Я страдаю от слишком большого количества гармонических проповедей. [Разве это не одна из них?] Я тоскую по долине тишины, долине Эдгара По, где даже вздох не шевелил янтарно-желтый воздух [или он был шафранового цвета? Я забыл, а По не достать в этом уголке вселенной]. Почему музыку нельзя читать в уединении своего кабинета, в компании биений собственного сердца? Почему мы должны выходить на крышу и кричать о своих бедах вселенной? «Варварский вопль» Уолта Уитмена над крышами мира стал модным, и от гудящих автомобилей до шумных симфоний — все это заговор против тишины. По ночам фуги сновидений разбивают стены нашего внутреннего сознания, и все же мы называем музыку божественным искусством! Я люблю написанные ноты, символы музыкальной идеи. Музыка, как и некоторые стихи, звучит слаще на бумаге, слаще для внутреннего уха. Музыка, подслушанная, а не услышанная, — вот что прекраснее. Подобно палимпсесту, мы стремимся расшифровать и распутать спиральные гармонии Шопена, но они ускользают, как звук падающих вод во сне. Те фиолетовые пузыри призматического света, которые сарматский композитор выдувает для нас, слишком хрупки, слишком неуловимы, слишком одержимы духами, чтобы их играть. [Все это звучит так, будто я действительно пытался писать в манере занятой принцессы Сайн-Витгенштейн, которая помогала Листу сочинять его книгу о Шопене; более того, подозревают, что она изменила каждую строку, которую он написал].

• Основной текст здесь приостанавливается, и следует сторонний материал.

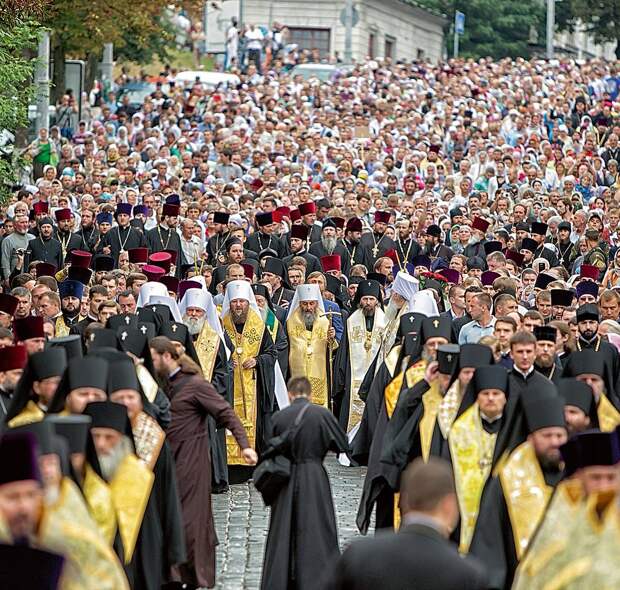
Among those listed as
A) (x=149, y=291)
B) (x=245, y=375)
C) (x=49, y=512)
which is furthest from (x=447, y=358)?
(x=245, y=375)

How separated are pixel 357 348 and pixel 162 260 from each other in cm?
250

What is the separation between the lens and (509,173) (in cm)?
2948

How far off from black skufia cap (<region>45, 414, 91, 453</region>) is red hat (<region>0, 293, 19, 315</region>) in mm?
7061

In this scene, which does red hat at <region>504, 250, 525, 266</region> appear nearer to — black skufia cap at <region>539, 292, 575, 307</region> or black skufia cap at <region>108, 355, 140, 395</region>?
black skufia cap at <region>539, 292, 575, 307</region>

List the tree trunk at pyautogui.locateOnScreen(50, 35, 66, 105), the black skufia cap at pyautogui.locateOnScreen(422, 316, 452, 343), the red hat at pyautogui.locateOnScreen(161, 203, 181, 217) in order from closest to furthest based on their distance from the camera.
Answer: the black skufia cap at pyautogui.locateOnScreen(422, 316, 452, 343)
the red hat at pyautogui.locateOnScreen(161, 203, 181, 217)
the tree trunk at pyautogui.locateOnScreen(50, 35, 66, 105)

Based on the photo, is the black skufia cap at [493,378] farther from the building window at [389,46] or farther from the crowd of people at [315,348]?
the building window at [389,46]

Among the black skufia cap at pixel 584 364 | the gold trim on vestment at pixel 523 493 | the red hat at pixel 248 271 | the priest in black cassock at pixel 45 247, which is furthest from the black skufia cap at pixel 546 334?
the priest in black cassock at pixel 45 247

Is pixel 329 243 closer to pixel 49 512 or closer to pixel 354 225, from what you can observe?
pixel 354 225

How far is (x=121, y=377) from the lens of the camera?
10.2 m

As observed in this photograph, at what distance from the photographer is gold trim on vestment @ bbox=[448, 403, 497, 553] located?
10805 millimetres

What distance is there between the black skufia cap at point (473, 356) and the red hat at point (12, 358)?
2.61 m

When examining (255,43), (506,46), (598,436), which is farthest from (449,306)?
(506,46)

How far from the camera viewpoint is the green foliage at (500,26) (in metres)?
71.8

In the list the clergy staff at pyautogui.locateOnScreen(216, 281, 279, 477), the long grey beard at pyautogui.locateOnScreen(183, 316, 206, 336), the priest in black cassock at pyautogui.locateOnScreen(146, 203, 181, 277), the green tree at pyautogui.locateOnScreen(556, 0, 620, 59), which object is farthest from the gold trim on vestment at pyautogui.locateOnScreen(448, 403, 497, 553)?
the green tree at pyautogui.locateOnScreen(556, 0, 620, 59)
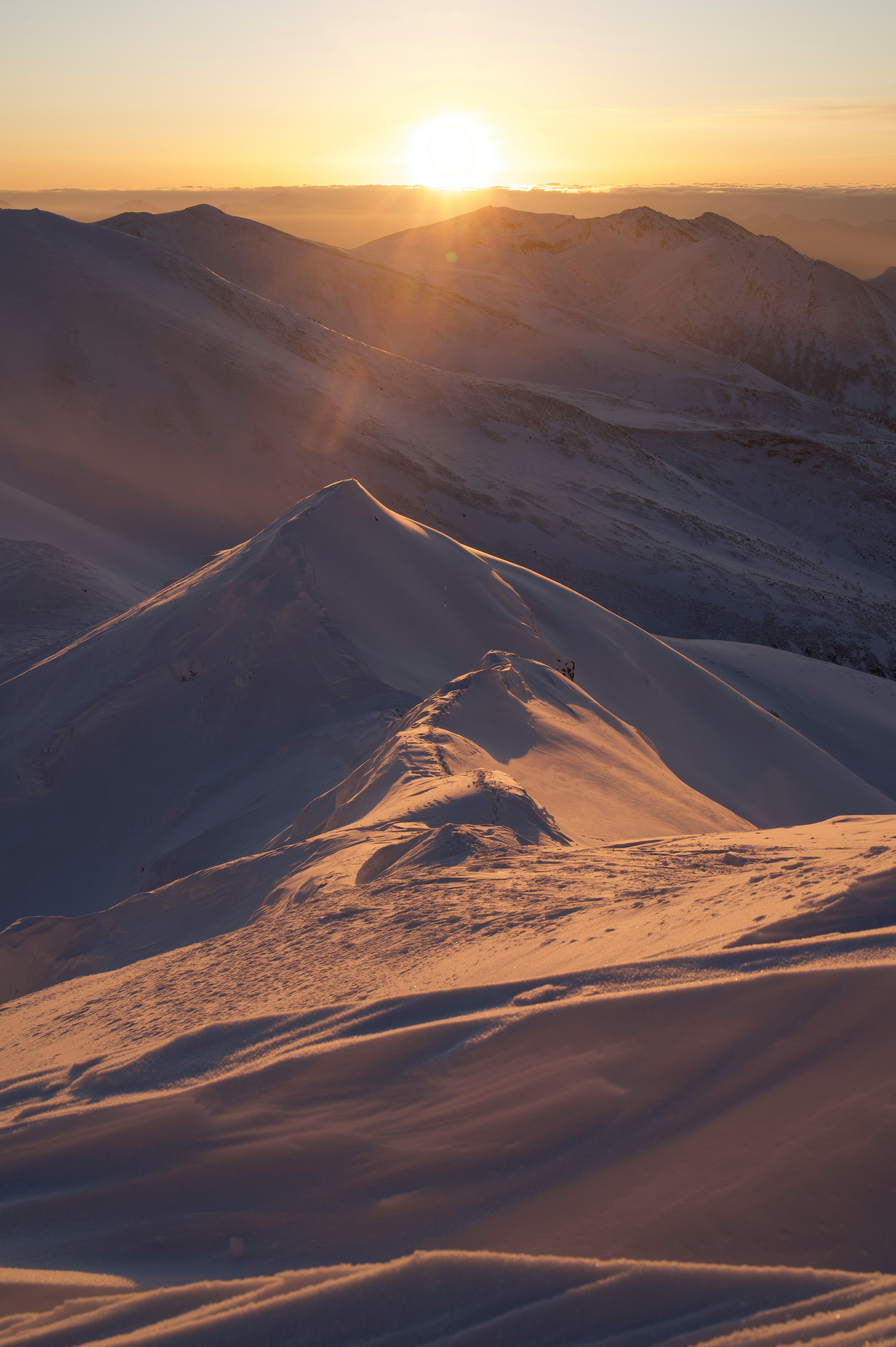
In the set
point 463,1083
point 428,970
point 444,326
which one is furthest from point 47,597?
point 444,326

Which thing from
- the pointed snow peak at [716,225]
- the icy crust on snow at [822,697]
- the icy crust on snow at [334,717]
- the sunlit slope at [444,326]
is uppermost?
the pointed snow peak at [716,225]

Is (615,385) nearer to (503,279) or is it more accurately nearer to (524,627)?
(503,279)

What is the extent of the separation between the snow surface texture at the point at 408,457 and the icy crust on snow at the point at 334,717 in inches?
396

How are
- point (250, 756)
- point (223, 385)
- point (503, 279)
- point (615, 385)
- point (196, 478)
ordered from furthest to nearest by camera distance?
point (503, 279), point (615, 385), point (223, 385), point (196, 478), point (250, 756)

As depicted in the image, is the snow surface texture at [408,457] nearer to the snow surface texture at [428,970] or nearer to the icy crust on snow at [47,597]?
the icy crust on snow at [47,597]

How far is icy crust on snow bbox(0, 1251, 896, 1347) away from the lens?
1.97m

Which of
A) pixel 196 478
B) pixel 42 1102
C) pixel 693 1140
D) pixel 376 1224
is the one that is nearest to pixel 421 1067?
pixel 376 1224

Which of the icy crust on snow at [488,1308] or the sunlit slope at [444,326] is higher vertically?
the sunlit slope at [444,326]

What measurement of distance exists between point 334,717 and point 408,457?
19.4 metres

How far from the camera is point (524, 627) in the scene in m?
11.6

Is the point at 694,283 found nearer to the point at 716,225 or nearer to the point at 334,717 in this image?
the point at 716,225

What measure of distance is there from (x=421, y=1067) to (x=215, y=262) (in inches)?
2769

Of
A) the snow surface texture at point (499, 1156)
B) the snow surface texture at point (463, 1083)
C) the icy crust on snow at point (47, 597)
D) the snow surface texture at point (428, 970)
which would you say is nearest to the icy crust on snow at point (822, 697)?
the snow surface texture at point (428, 970)

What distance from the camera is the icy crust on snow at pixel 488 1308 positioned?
197 cm
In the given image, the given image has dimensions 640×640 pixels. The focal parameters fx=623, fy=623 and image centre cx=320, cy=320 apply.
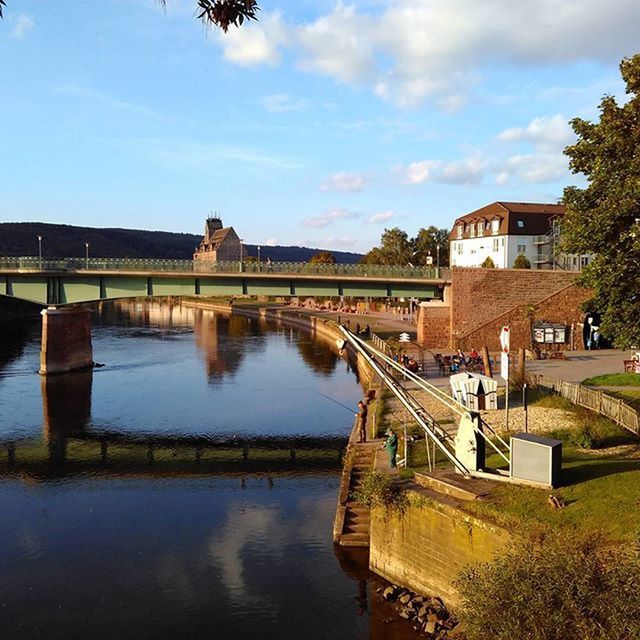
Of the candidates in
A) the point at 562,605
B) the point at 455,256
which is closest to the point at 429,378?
the point at 562,605

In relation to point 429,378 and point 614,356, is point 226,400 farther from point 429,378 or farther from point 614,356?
point 614,356

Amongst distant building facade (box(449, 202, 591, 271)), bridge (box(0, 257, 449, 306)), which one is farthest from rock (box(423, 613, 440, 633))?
distant building facade (box(449, 202, 591, 271))

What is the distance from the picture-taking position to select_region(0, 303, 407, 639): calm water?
1734cm

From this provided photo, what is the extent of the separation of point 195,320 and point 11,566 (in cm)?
9980

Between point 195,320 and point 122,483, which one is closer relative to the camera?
point 122,483

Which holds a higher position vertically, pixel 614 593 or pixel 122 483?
pixel 614 593

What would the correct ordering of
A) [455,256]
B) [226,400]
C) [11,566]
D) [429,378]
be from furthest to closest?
[455,256] → [226,400] → [429,378] → [11,566]

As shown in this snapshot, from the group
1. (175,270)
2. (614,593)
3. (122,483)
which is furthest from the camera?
(175,270)

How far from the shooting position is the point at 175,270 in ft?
177

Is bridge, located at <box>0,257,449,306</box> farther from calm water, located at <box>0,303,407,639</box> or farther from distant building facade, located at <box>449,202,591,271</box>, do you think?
distant building facade, located at <box>449,202,591,271</box>

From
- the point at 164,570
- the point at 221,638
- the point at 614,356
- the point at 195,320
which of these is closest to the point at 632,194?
the point at 221,638

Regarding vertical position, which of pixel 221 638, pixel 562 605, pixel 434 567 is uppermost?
pixel 562 605

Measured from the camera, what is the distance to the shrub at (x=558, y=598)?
432 inches

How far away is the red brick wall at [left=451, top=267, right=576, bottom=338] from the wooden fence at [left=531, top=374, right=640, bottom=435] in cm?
1946
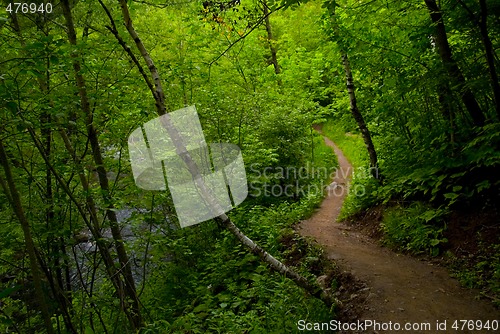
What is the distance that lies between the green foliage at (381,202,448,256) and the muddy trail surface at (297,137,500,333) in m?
0.29

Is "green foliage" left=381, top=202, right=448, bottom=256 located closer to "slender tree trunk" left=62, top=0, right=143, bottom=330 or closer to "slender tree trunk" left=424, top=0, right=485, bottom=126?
"slender tree trunk" left=424, top=0, right=485, bottom=126

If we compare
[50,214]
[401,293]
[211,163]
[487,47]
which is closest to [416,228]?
[401,293]

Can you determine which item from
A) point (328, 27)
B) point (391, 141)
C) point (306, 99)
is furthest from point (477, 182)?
point (306, 99)

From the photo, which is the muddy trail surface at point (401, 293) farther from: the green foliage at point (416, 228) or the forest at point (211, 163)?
the green foliage at point (416, 228)

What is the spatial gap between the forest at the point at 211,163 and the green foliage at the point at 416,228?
35 millimetres

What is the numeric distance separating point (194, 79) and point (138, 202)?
4.23 meters

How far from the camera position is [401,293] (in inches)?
212

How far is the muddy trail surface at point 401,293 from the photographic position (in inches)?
181

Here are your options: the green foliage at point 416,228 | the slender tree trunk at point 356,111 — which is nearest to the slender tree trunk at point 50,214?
the green foliage at point 416,228

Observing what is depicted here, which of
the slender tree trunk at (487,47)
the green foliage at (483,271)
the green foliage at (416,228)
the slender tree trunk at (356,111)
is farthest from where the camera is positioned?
the slender tree trunk at (356,111)

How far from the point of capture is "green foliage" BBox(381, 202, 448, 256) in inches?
256

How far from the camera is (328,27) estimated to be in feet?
28.7

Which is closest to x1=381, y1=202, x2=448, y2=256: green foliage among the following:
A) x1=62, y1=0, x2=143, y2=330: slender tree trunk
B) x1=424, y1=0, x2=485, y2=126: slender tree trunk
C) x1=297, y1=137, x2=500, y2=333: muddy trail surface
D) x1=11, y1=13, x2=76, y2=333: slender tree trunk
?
x1=297, y1=137, x2=500, y2=333: muddy trail surface

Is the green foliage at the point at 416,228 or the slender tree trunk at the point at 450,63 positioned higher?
the slender tree trunk at the point at 450,63
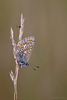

О, если бы какой-нибудь могучий гений цвета, который затопил бы небо пиротехническими симфониями! Цвет, который успокоил бы душу переливчатыми и раскаленными гармониями, чтобы резкие, хрупкие шумы, издаваемые музыкальными инструментами, больше не пугали наши сплетающиеся фантазии. И все же, если бы Шелли не пел или Шопен не скандировал, насколько беднее был бы мир сегодня. Но это не причина, чтобы школьники кричали хором: «Жизнь, как купол из разноцветного стекла, окрашивает белое сияние вечности», или чтобы вялые девицы в подростковом возрасте убивали ноктюрны Шопена. Даже сонное бульканье лягушки вокруг прудов Манаюнка, когда она подает сигнал своей подруге в грязи, часто предпочтительнее музыки, созданной земными руками. Пусть она будет отменена. Казнить композитора и изгнать музыкального критика. Затем пусть будет избран наблюдательный совет из надежных опекунов, людей, абсолютно свободных от упрека в том, что они играли на концертине или бренчали стаккато на банджо. Доверьте их заботе всю прекрасную музыку и поэзию и запретите профанной, вульгарной, любопытной, зевающей толпе даже взглянуть на эти сокровища. Для немногих, избранных, квинтэссенции в искусстве, пусть никакая музыка не звучит по всей земле. Давайте читать ее и думать нежные и воинственные безмолвные мысли.